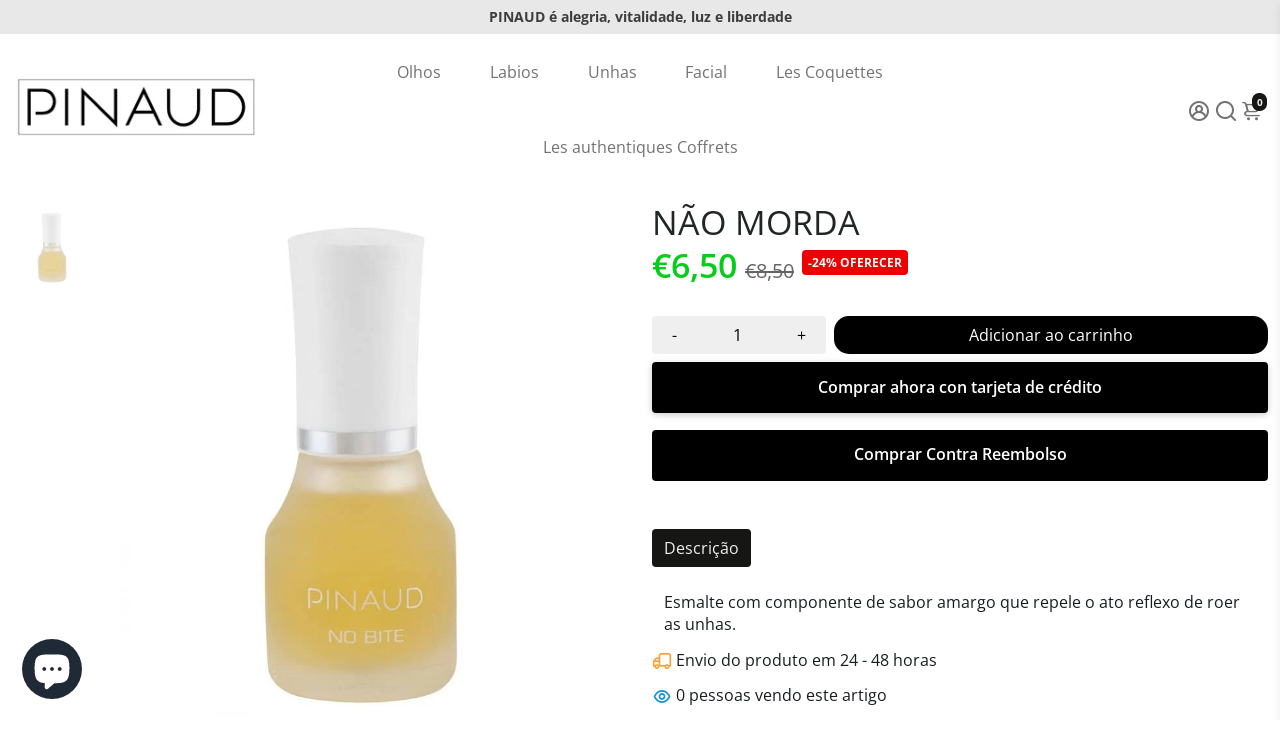

--- FILE ---
content_type: text/html; charset=utf-8
request_url: https://pinaud.es/pt/collections/all?section_id=api__recently-bought
body_size: 140
content:
<div id="shopify-section-api__recently-bought" class="shopify-section">{
"names": "Marta Zamora, Milena Prats, Verónica Saez, Laura García, Estela Jimenez, Oana Orlova, Sandra Guillén, Meritxell Rodriguez, Nadia Zamorano, Priscila Paniagua, Silvia Ebri, Marta Moya, Loida Bárcenas, Mónica Periche, Raquel Sánchez, Mireia Molins, Itxaso Marín, Erica Dewoer",
"collection": [{"title": "batom Eclat d'Amour", "url": "/pt/products/barra-de-labios-eclat-damour", "sale": false, "priceFormat": "€11,10", "discountPriceFormat": "€0,00", "image": "//pinaud.es/cdn/shop/products/650020045_2_230x.jpg?v=1616409728"},
{"title": "batom vermelho", "url": "/pt/products/barra-de-labios-rouge", "sale": false, "priceFormat": "€9,50", "discountPriceFormat": "€0,00", "image": "//pinaud.es/cdn/shop/products/60079454_2_230x.jpg?v=1616361068"},
{"title": "batom sensacional", "url": "/pt/products/barra-de-labios-sensationel", "sale": false, "priceFormat": "€9,85", "discountPriceFormat": "€0,00", "image": "//pinaud.es/cdn/shop/products/60083048_2_230x.jpg?v=1616394514"},
{"title": "blush compacto", "url": "/pt/products/colorete-compacto", "sale": false, "priceFormat": "€8,50", "discountPriceFormat": "€0,00", "image": "//pinaud.es/cdn/shop/products/60081800_2_230x.jpg?v=1617134111"},
{"title": "quarteto de sombra", "url": "/pt/products/cuartet-de-sombras", "sale": false, "priceFormat": "€7,75", "discountPriceFormat": "€0,00", "image": "//pinaud.es/cdn/shop/products/65002041_2_230x.jpg?v=1616532717"},
{"title": "Cuarteto de Sombras - Les Palletes", "url": "/pt/products/cuarteto-de-sombras-les-palletes", "sale": false, "priceFormat": "€4,99", "discountPriceFormat": "€0,00", "image": "//pinaud.es/cdn/shop/files/T1_230x.png?v=1765744487"},
{"title": "Delineador Líquido DIP LINER", "url": "/pt/products/perfilador-de-ojos-liquido-dip-liner", "sale": true, "priceFormat": "€3,90", "discountPriceFormat": "€9,75", "image": "//pinaud.es/cdn/shop/products/60083034_2_230x.jpg?v=1616740482"},
{"title": "Endurecedor", "url": "/pt/products/endurecedor", "sale": true, "priceFormat": "€6,50", "discountPriceFormat": "€8,50", "image": "//pinaud.es/cdn/shop/products/65008444_2_230x.jpg?v=1617129881"},
{"title": "batom Eclat d'Amour", "url": "/pt/products/funda-de-gafas-anette-les-coquettes-de-pinaud", "sale": false, "priceFormat": "€10,50", "discountPriceFormat": "€0,00", "image": "//pinaud.es/cdn/shop/files/23-82736_2C_230x.jpg?v=1688917047"},
{"title": "Esmalte de unhas", "url": "/pt/products/laca-de-unas", "sale": true, "priceFormat": "€3,50", "discountPriceFormat": "€7,75", "image": "//pinaud.es/cdn/shop/products/pinaud_laca_de_unas_30_230x.jpg?v=1622913121"},
{"title": "esmalte de moda", "url": "/pt/products/laca-de-unas-fashion", "sale": true, "priceFormat": "€3,25", "discountPriceFormat": "€54,25", "image": "//pinaud.es/cdn/shop/products/pinaud_fashion_300_pina_230x.jpg?v=1622829822"},
{"title": "Les Coquettes Estuche de metal", "url": "/pt/products/cuarteto-de-sombras-les-palletes-copia", "sale": false, "priceFormat": "€16,99", "discountPriceFormat": "€0,00", "image": "//pinaud.es/cdn/shop/files/LES_COQUETTES._ESTUCHE_METAL_AZUL_230x.jpg?v=1761406155"},
{"title": "Les Coquettes Monedero Metálico", "url": "/pt/products/les-coquettes-monedero-verde", "sale": false, "priceFormat": "€6,99", "discountPriceFormat": "€0,00", "image": "//pinaud.es/cdn/shop/files/monederorectangularverde_230x.jpg?v=1765467788"},
{"title": "Creme Hidratante Maquiagem", "url": "/pt/products/maquillaje-crema", "sale": false, "priceFormat": "€14,90", "discountPriceFormat": "€0,00", "image": "//pinaud.es/cdn/shop/products/60087778_2_230x.jpg?v=1617211331"},
{"title": "Professionnel maquiagem fluida", "url": "/pt/products/maquillaje-fluido-professionnel", "sale": false, "priceFormat": "€19,90", "discountPriceFormat": "€0,00", "image": "//pinaud.es/cdn/shop/files/PINAUD_MAQUILLAJE_FLUIDO_01_230x.jpg?v=1761410687"}
]
}
</div>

★ ★ ★

## THE PROBLEM
Output each record precisely as it appears, and drop every picture.

## EXPECTED ANSWER
--- FILE ---
content_type: text/html; charset=utf-8
request_url: https://pinaud.es/pt/collections/all?section_id=api__recently-bought
body_size: 140
content:
<div id="shopify-section-api__recently-bought" class="shopify-section">{
"names": "Marta Zamora, Milena Prats, Verónica Saez, Laura García, Estela Jimenez, Oana Orlova, Sandra Guillén, Meritxell Rodriguez, Nadia Zamorano, Priscila Paniagua, Silvia Ebri, Marta Moya, Loida Bárcenas, Mónica Periche, Raquel Sánchez, Mireia Molins, Itxaso Marín, Erica Dewoer",
"collection": [{"title": "batom Eclat d'Amour", "url": "/pt/products/barra-de-labios-eclat-damour", "sale": false, "priceFormat": "€11,10", "discountPriceFormat": "€0,00", "image": "//pinaud.es/cdn/shop/products/650020045_2_230x.jpg?v=1616409728"},
{"title": "batom vermelho", "url": "/pt/products/barra-de-labios-rouge", "sale": false, "priceFormat": "€9,50", "discountPriceFormat": "€0,00", "image": "//pinaud.es/cdn/shop/products/60079454_2_230x.jpg?v=1616361068"},
{"title": "batom sensacional", "url": "/pt/products/barra-de-labios-sensationel", "sale": false, "priceFormat": "€9,85", "discountPriceFormat": "€0,00", "image": "//pinaud.es/cdn/shop/products/60083048_2_230x.jpg?v=1616394514"},
{"title": "blush compacto", "url": "/pt/products/colorete-compacto", "sale": false, "priceFormat": "€8,50", "discountPriceFormat": "€0,00", "image": "//pinaud.es/cdn/shop/products/60081800_2_230x.jpg?v=1617134111"},
{"title": "quarteto de sombra", "url": "/pt/products/cuartet-de-sombras", "sale": false, "priceFormat": "€7,75", "discountPriceFormat": "€0,00", "image": "//pinaud.es/cdn/shop/products/65002041_2_230x.jpg?v=1616532717"},
{"title": "Cuarteto de Sombras - Les Palletes", "url": "/pt/products/cuarteto-de-sombras-les-palletes", "sale": false, "priceFormat": "€4,99", "discountPriceFormat": "€0,00", "image": "//pinaud.es/cdn/shop/files/T1_230x.png?v=1765744487"},
{"title": "Delineador Líquido DIP LINER", "url": "/pt/products/perfilador-de-ojos-liquido-dip-liner", "sale": true, "priceFormat": "€3,90", "discountPriceFormat": "€9,75", "image": "//pinaud.es/cdn/shop/products/60083034_2_230x.jpg?v=1616740482"},
{"title": "Endurecedor", "url": "/pt/products/endurecedor", "sale": true, "priceFormat": "€6,50", "discountPriceFormat": "€8,50", "image": "//pinaud.es/cdn/shop/products/65008444_2_230x.jpg?v=1617129881"},
{"title": "batom Eclat d'Amour", "url": "/pt/products/funda-de-gafas-anette-les-coquettes-de-pinaud", "sale": false, "priceFormat": "€10,50", "discountPriceFormat": "€0,00", "image": "//pinaud.es/cdn/shop/files/23-82736_2C_230x.jpg?v=1688917047"},
{"title": "Esmalte de unhas", "url": "/pt/products/laca-de-unas", "sale": true, "priceFormat": "€3,50", "discountPriceFormat": "€7,75", "image": "//pinaud.es/cdn/shop/products/pinaud_laca_de_unas_30_230x.jpg?v=1622913121"},
{"title": "esmalte de moda", "url": "/pt/products/laca-de-unas-fashion", "sale": true, "priceFormat": "€3,25", "discountPriceFormat": "€54,25", "image": "//pinaud.es/cdn/shop/products/pinaud_fashion_300_pina_230x.jpg?v=1622829822"},
{"title": "Les Coquettes Estuche de metal", "url": "/pt/products/cuarteto-de-sombras-les-palletes-copia", "sale": false, "priceFormat": "€16,99", "discountPriceFormat": "€0,00", "image": "//pinaud.es/cdn/shop/files/LES_COQUETTES._ESTUCHE_METAL_AZUL_230x.jpg?v=1761406155"},
{"title": "Les Coquettes Monedero Metálico", "url": "/pt/products/les-coquettes-monedero-verde", "sale": false, "priceFormat": "€6,99", "discountPriceFormat": "€0,00", "image": "//pinaud.es/cdn/shop/files/monederorectangularverde_230x.jpg?v=1765467788"},
{"title": "Creme Hidratante Maquiagem", "url": "/pt/products/maquillaje-crema", "sale": false, "priceFormat": "€14,90", "discountPriceFormat": "€0,00", "image": "//pinaud.es/cdn/shop/products/60087778_2_230x.jpg?v=1617211331"},
{"title": "Professionnel maquiagem fluida", "url": "/pt/products/maquillaje-fluido-professionnel", "sale": false, "priceFormat": "€19,90", "discountPriceFormat": "€0,00", "image": "//pinaud.es/cdn/shop/files/PINAUD_MAQUILLAJE_FLUIDO_01_230x.jpg?v=1761410687"}
]
}
</div>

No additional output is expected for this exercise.